### Written request:
Turn the rows below into a numbered list with one entry per line, skipping blank lines and omitting the pictures.

[Excerpt from a dataset]
%%
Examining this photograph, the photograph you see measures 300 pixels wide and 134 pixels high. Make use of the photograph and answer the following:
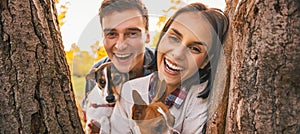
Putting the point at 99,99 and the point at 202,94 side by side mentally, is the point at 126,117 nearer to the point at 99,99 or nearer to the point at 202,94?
the point at 99,99

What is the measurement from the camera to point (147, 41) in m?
2.33

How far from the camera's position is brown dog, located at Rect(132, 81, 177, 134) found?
90.7 inches

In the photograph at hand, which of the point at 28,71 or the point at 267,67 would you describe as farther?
the point at 28,71

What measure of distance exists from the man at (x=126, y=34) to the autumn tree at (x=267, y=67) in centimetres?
49

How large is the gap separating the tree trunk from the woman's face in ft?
1.78

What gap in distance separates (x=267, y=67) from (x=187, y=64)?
45 cm

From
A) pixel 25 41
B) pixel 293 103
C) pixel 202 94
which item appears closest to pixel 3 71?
pixel 25 41

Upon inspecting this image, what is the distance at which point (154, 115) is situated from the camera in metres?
2.31

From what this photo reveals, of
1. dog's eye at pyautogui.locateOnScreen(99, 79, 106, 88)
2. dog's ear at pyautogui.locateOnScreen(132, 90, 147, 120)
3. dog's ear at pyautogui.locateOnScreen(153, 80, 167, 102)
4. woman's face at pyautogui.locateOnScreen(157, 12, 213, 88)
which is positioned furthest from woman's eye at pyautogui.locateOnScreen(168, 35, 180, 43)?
dog's eye at pyautogui.locateOnScreen(99, 79, 106, 88)

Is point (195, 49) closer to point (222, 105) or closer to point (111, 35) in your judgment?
point (222, 105)

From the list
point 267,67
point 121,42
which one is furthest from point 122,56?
point 267,67

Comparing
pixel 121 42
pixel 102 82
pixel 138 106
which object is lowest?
pixel 138 106

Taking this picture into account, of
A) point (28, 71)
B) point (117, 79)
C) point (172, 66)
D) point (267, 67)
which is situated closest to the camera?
point (267, 67)

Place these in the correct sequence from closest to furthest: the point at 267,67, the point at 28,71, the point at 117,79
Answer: the point at 267,67
the point at 28,71
the point at 117,79
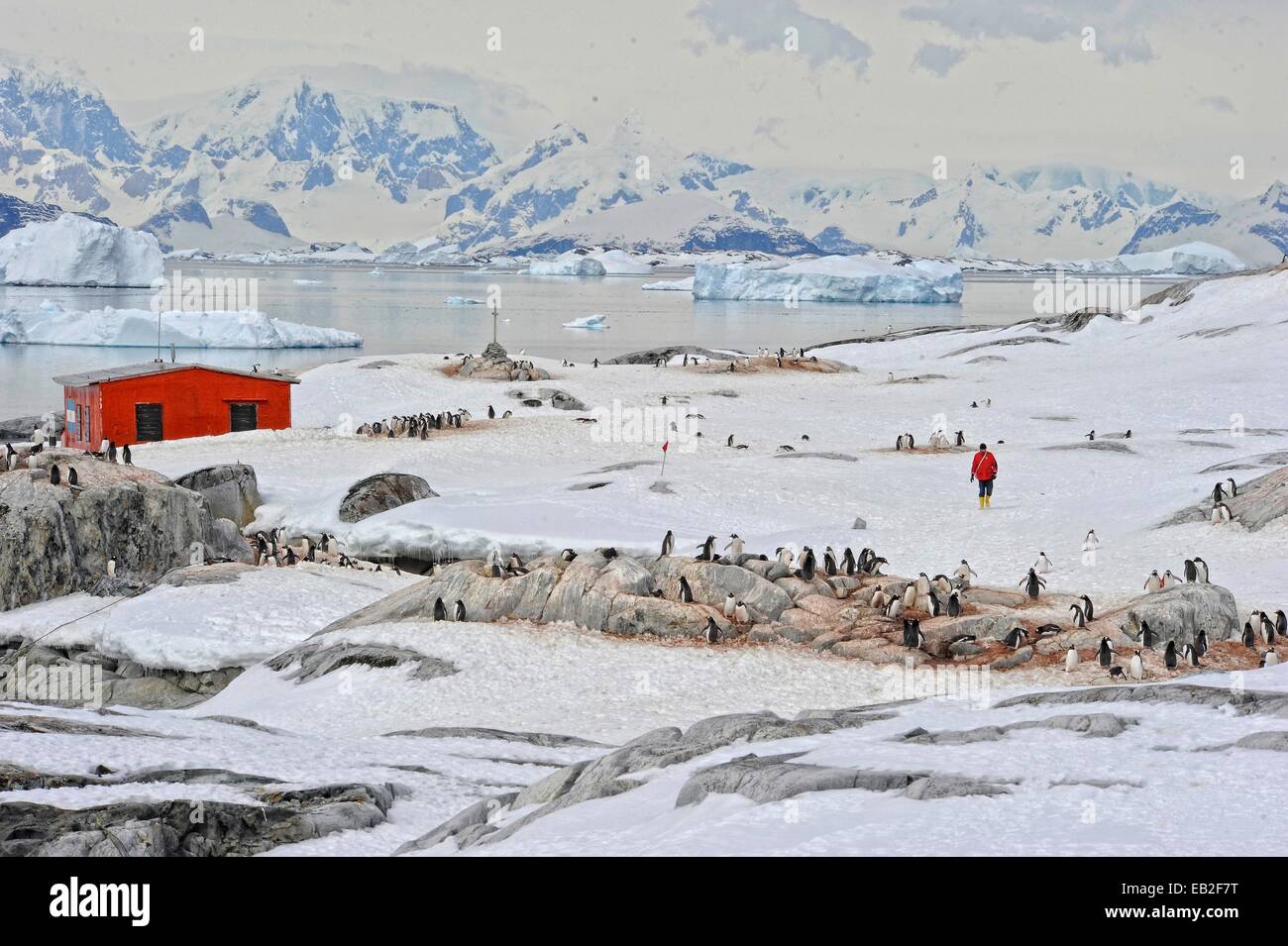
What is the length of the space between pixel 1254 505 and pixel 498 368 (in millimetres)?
%%
### Output below:
1. Examining this photograph, the photograph you see measures 300 pixels wide and 134 pixels high. Make use of the photograph and answer the following:
2. Putting the point at 99,99 and the point at 202,94 side by side mentally, is the point at 126,117 nearer to the point at 99,99 or nearer to the point at 202,94?
3. the point at 99,99
4. What is the measurement from the camera to point (147, 41) in m?
5. 2.33
6. How far from the camera's position is brown dog, located at Rect(132, 81, 177, 134) found?
7. 90.7 inches
8. In the photograph at hand, which of the point at 28,71 or the point at 267,67 would you describe as farther?
9. the point at 28,71
10. What measure of distance exists from the man at (x=126, y=34) to the autumn tree at (x=267, y=67) in centimetres?
11. 49
12. How large is the gap separating the tree trunk from the woman's face in ft?
13. 1.78
14. What gap in distance separates (x=267, y=67) from (x=187, y=64)?
15. 45 cm
16. From
17. A) pixel 25 41
18. B) pixel 293 103
19. C) pixel 202 94
20. which item appears closest to pixel 3 71?
21. pixel 25 41
22. Upon inspecting this image, what is the distance at which point (154, 115) is situated from the camera in metres?
23. 2.31
24. From what this photo reveals, of
25. 1. dog's eye at pyautogui.locateOnScreen(99, 79, 106, 88)
26. 2. dog's ear at pyautogui.locateOnScreen(132, 90, 147, 120)
27. 3. dog's ear at pyautogui.locateOnScreen(153, 80, 167, 102)
28. 4. woman's face at pyautogui.locateOnScreen(157, 12, 213, 88)
29. which is positioned furthest from woman's eye at pyautogui.locateOnScreen(168, 35, 180, 43)?
30. dog's eye at pyautogui.locateOnScreen(99, 79, 106, 88)
31. Is point (195, 49) closer to point (222, 105) or closer to point (111, 35) in your judgment?
32. point (222, 105)
33. From the list
34. point 267,67
35. point 121,42
36. which one is furthest from point 122,56?
37. point 267,67
38. Comparing
39. pixel 121 42
40. pixel 102 82
41. pixel 138 106
42. which object is lowest?
43. pixel 138 106
44. Taking this picture into account, of
45. A) point (28, 71)
46. B) point (117, 79)
47. C) point (172, 66)
48. D) point (267, 67)
49. which is situated closest to the camera?
50. point (267, 67)
51. Place these in the correct sequence from closest to furthest: the point at 267,67, the point at 28,71, the point at 117,79
52. Answer: the point at 267,67
53. the point at 28,71
54. the point at 117,79
55. What is the length of the space between pixel 1254 505 and pixel 498 368 (in millimetres)?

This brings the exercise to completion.